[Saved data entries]
============================================================

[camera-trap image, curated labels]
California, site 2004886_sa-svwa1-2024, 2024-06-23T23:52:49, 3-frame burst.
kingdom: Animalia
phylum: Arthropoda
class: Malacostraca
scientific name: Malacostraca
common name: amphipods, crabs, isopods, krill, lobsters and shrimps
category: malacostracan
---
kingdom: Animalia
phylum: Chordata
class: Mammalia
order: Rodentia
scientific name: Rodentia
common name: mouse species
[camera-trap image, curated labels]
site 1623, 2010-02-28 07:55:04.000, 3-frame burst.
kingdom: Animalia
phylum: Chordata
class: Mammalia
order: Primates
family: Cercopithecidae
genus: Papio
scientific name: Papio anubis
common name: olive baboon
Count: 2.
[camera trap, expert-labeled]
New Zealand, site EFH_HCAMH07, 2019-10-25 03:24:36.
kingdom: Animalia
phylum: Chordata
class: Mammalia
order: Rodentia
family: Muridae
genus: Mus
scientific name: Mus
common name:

============================================================

TASK PROMPT: The required result is an exact repetition of the lines from the one containing "New Zealand, site" through the last line of the data.

WRITTEN SOLUTION:
New Zealand, site EFH_HCAMH07, 2019-10-25 03:24:36.
kingdom: Animalia
phylum: Chordata
class: Mammalia
order: Rodentia
family: Muridae
genus: Mus
scientific name: Mus
common name:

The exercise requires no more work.